## EXERCISE GOAL
Write a continuation of the text on the proposed US wind energy research program, starting right after its final sentence.

A House committee has started the legislative ball rolling to develop a more coordinated, substantial US wind energy research program, reports Steve Barlas.

The US House Science and Technology Committee passed the Wind Energy Research and Development Act of 2009 (H.R. 3165) earlier this year. The bill lays out a research program which would be funded at a level of US$200 million annually between fiscal years 2010 (starting 1 October 2009) and 2014.

The current Department of Energy (DOE) budget for wind energy is about US$50 million a year augmented by a one-time addition of US$118 million in fiscal 2009 via the stimulus bill Congress passed last winter, the American Recovery and Reinvestment Act of 2009. A House appropriations committee had increased that US$50 million for 2010 to US$70 million, but it is not clear whether that US$20 million add-on will carry through the full House and the Senate.

The need for a permanent DOE budget in the range of US$200 million annually rests on a couple of recent reports. First, the DOE wrote a report in May 2008 entitled 20% Wind Energy by 2030 which concluded that current US land-based and offshore wind resources are sufficient to supply the electrical energy needs of the entire country several times.

Spatial reasoning question data
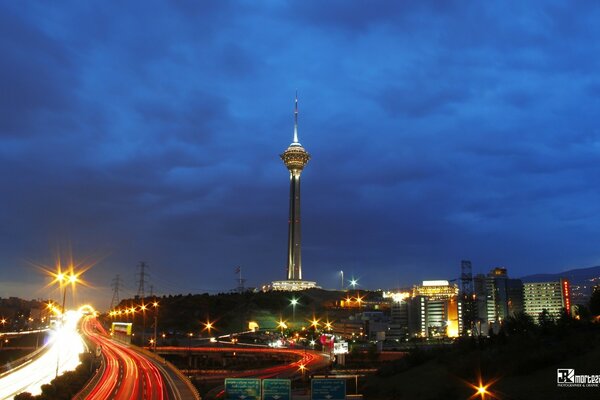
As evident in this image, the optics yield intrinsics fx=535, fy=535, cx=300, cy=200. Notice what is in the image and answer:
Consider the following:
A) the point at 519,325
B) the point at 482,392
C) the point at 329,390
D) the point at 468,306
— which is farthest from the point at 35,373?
the point at 468,306

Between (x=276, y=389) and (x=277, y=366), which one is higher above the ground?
(x=276, y=389)

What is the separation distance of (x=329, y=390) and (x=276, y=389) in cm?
369

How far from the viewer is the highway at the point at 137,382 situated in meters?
51.2

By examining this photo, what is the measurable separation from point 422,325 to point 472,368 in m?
161

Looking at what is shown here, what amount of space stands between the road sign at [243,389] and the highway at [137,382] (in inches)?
577

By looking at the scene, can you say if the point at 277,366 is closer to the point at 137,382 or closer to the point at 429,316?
the point at 137,382

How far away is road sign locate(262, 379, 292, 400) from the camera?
1462 inches

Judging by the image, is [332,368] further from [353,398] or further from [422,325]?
[422,325]

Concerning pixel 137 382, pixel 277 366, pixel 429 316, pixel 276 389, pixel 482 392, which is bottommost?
pixel 277 366

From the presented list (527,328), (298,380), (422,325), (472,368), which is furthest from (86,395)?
(422,325)

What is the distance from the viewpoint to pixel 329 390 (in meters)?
36.8

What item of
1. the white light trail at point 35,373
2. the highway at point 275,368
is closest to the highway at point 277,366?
the highway at point 275,368

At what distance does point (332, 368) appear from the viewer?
3103 inches

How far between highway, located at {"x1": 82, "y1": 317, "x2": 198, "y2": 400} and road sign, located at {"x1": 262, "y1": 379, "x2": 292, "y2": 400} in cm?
1514
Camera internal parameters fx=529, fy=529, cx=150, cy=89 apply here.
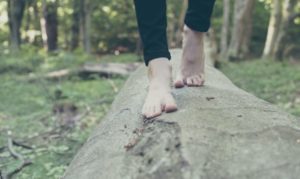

## WRITTEN RESPONSE
However to expand from today’s proportion of electric generation from wind (less than 2 percent) to a scenario where the US generates 20 percent or more of its power from wind energy would require several significant advances including:

  • improved wind turbine technology;
  • improved wind forecasting capability;
  • improved energy storage;
  • expansion of transmission systems to deliver wind power from resource centers to centers of population.

In turn, these changes in the power generation and delivery process may involve changes in manufacturing, policy development, and environmental regulation. A plan to surmount some of these technical challenges was produced in March 2009 by an American Wind Energy Association (AWEA) Research and Development Committee report called Action Plan to 20% Wind Energy by 2030.

H.R. 3165 would put that plan in motion, both by specifying particular areas of research and authorising a solid US$200 million a year. It must be emphasised, however, that, as is true for any authorisation for any new federal program, if the authorisation bill passes Congress, there would have to be a second congressional step: a congressional appropriation. And that is no slam dunk in this instance given the huge federal deficits from various Obama administration spending programs such as the stimulus bill.

Technological shortcomings have limited the capabilities of deployed wind systems and led to early failures of some of them. Steve Lockard, ceo of TPI Composites, a manufacturer of rotor blades for leading wind turbine makers including GE Energy and Mitsubishi Power Systems, told the Senate energy and environment subcommittee on July 14, “Last year, at a time when most U.S. industries were shedding jobs, the wind industry added 35,000 jobs and deployed over 8,500 MW (enough to serve the equivalent of more than 2.5 million homes nationwide). This record growth amounted to more than 40 percent of the country’s new electricity generating capacity.” But he quickly added, “Our job is far from complete. Wind power is still constrained by difficulties in market acceptance and needed improvements in cost, performance, and reliability.”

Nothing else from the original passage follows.